=== EXERCISE TASKS ===
a) Translate this sentence from the article about the D.C. control board into Spanish: "Council staff then forwarded the legislation to the control board."
b) Continue the article about the D.C. control board holding up council bills, starting right after its final sentence.

=== PAGE ===
*-*-*

When the D.C. Council passed standard budget-support legislation in June of last year, members assumed the bills would proceed along the legislative path without any hang-ups. They passed the scrutiny of then-Mayor Marion Barry, who signed the bills on June 24. Council staff then forwarded the legislation to the control board. Everything seemed to be right on schedule.

Right on schedule, that is, until it reached the offices of the control board, which also must sign off on council bills. According to its enabling legislation, the board has seven days to pass or reject legislation from the council—with an option to extend the review period to 14 days. But when these particular bills landed on the desk of a control board staffer at the end of June, the staffer looked them over and then promptly sent them back to council secretary Phyllis Jones, with a note attached saying, “The Authority…does not acknowledge receipt.”

Because the board didn’t acknowledge receipt, the seven-day clock never officially started. Someone on the board apparently decided that the finances needed a little tinkering. So, for all practical purposes, the board pretended not to have received the bills.

After consulting with control board staff, Artie Blitzstein, the council’s budget director, supplied a bit more financial data. But by the end of August, the legislation was still in limbo, prompting Ward 3 Councilmember Kathy Patterson to draft a letter to incoming control board Chair Alice Rivlin alerting her to the delay. It took yet another memo, from a Patterson staffer, this one challenging the legality of the stalling, before the legislation was passed—months after it made it through the council and long after the seven-day review period intended in the board’s enabling legislation had come and gone.

Delays like these have confounded councilmembers and staff, who say that bills are often detained at the control board level long past the deadline. Some are lucky to make it through at all. According to a list compiled by Jones’ office, bills submitted to the control board as long ago as the summer of 1997 have yet to be picked up for review. The oldest was submitted to the control board on July 9, 1997. It’s an “emergency act,” urging immediate action to an area along O Street SE where a crumbling wall and soil erosion threatened to damage city streets and nearby houses.

Two years’ worth of soil erosion later, the houses are still there—no thanks to the control board and the city, which have yet to act on either the beleaguered area or the bill. (Last week, the mayor’s office and the council again introduced legislation to improve the area.)

Despite its official deadlines, the control board manages to stall on legislation by simply refusing to start its time clock, citing concerns about the finances of many of the bills. Councilmembers and others question whether the process is a legal one—and say that either way, it’s still a practice that creates an opening for abuse and ineptitude for a city government still seeking to revive an image tarnished by years of dysfunction.

“The purpose [of the control board] was to interpose another level of government review,” says Jamin Raskin, a professor at American University’s Washington College of Law, “but not to create a sort of graveyard for local legislation.”

Of course, stalled legislation is consistent with the control board’s apparent lack of an agenda. Cloistered in its Thomas Circle offices, the crew seldom holds public meetings, let alone circulates with the locals it serves. Now that Mayor Anthony A. Williams is running the city’s agencies and the city is in the black, the control board, which used to run the government, is back to just watching it. As the control board tries to re-situate itself in this new era of government, stunts like holding off on legislation show that it might just be getting in the way.

*-*-*

=== RECORDED DATA ===
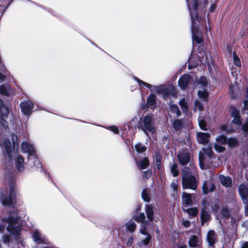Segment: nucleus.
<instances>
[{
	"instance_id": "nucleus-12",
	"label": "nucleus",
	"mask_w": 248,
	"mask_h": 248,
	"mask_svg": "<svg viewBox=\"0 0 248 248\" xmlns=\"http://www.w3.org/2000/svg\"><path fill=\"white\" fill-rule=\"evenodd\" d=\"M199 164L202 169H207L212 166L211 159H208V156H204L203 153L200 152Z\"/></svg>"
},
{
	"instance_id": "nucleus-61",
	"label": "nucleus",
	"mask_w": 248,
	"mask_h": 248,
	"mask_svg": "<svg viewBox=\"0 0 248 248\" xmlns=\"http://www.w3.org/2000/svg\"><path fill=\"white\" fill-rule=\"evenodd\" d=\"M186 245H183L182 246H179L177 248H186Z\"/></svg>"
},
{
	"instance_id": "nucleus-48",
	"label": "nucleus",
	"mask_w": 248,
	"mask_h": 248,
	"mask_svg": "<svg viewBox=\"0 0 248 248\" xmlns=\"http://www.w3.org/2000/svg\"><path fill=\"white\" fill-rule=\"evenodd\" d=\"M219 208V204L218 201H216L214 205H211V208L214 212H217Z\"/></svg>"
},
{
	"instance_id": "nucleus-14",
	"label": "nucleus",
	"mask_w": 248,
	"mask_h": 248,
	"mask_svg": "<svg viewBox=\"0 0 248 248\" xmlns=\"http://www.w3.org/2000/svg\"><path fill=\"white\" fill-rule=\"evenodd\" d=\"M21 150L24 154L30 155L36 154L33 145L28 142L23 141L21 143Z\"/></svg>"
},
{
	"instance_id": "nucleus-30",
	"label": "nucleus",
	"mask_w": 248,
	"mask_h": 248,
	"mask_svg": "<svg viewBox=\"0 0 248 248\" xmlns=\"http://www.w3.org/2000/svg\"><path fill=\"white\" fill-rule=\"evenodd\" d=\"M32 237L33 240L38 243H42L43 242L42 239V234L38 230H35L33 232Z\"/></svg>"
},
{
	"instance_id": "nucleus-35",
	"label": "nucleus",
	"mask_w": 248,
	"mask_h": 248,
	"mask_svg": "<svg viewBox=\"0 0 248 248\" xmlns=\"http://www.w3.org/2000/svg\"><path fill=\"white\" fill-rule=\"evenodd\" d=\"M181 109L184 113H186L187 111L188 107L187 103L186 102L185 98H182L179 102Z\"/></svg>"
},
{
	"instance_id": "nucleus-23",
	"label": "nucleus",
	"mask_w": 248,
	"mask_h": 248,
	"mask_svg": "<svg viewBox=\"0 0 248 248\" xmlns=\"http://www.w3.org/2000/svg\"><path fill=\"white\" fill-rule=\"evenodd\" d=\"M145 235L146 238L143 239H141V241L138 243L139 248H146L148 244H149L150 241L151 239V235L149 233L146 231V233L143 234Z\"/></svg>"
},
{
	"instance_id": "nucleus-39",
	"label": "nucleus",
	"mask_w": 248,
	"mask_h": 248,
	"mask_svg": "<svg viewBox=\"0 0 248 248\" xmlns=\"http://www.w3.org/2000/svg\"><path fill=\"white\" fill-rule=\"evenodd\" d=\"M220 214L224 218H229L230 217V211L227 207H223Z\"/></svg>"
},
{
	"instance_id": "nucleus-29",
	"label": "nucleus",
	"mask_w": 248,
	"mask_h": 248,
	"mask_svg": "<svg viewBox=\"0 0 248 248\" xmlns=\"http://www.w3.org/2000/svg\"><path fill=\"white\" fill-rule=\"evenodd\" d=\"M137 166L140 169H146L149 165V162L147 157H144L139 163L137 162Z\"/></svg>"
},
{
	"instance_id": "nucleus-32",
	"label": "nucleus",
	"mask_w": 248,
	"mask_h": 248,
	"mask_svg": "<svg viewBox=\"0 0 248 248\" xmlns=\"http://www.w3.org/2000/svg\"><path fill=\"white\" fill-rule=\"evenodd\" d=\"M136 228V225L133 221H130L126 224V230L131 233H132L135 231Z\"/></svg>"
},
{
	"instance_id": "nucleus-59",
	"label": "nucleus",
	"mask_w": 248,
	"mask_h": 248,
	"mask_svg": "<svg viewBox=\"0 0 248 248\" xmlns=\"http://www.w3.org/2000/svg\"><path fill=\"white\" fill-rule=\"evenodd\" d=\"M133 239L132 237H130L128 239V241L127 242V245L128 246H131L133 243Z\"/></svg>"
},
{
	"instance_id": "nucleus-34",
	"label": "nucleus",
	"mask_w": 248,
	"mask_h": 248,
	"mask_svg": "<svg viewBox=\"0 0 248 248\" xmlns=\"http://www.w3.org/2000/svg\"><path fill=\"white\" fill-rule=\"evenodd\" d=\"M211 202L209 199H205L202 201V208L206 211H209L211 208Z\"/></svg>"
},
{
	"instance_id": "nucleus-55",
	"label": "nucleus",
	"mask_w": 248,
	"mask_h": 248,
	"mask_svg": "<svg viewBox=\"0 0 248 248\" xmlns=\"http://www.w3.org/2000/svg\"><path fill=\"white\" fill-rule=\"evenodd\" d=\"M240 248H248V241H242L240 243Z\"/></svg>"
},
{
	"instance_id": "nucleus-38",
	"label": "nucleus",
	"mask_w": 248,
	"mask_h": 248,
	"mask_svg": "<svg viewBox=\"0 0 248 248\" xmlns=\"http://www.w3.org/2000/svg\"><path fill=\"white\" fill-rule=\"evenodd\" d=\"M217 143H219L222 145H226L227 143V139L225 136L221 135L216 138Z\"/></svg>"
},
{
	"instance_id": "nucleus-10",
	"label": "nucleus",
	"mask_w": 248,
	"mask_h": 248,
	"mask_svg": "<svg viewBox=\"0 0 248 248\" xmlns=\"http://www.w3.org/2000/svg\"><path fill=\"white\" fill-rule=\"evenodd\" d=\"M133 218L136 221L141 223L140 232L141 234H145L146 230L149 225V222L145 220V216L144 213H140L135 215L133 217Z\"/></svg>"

*-*-*

=== ANSWERS TO THE EXERCISE ===
a) Luego, el personal del Consejo remitió la legislación a la junta de control.

b)
“I think what their role is is what the authority and the staff are wrestling with,” says Patterson. “The time is right for reassessing, and that’s what we’re doing.”

Phil Mendelson has been on the council for only a few months, but that’s long enough to see that there’s something not quite right about the control board’s review process. “What they’ve invented is this artificial construct,” says Mendelson, an at-large councilmember. “When you allow this kind of arbitrary situation, we’re creating something outside the law, an extralegal mechanism that lends itself to abuse.”

But according to John Hill Jr., the control board’s executive director, board members created a list of regulations on submissions from the council in February 1997. The list includes a how-to on preparing an acceptable financial statement, which says that if a piece of submitted legislation is missing any part of the financial statement, then the control board can reject it for review. “On those, the clock is not ticking,” says Hill.

Hill says the board adopted the procedures to help the council help itself. When control board staffers return a bill to the council, Hill says the board sends along a letter outlining the flaws in the financial statement and suggesting ways for improvement. The board staffers then follow up with council staffers to work together on ways for whipping the fiscal statement into shape—at least a shape acceptable to the board, says Hill. “There’s a reason we did that. We would like to work with council instead of receiving and rejecting publicly,” says Hill. “We’ve viewed this as sensitive to the needs of the council.”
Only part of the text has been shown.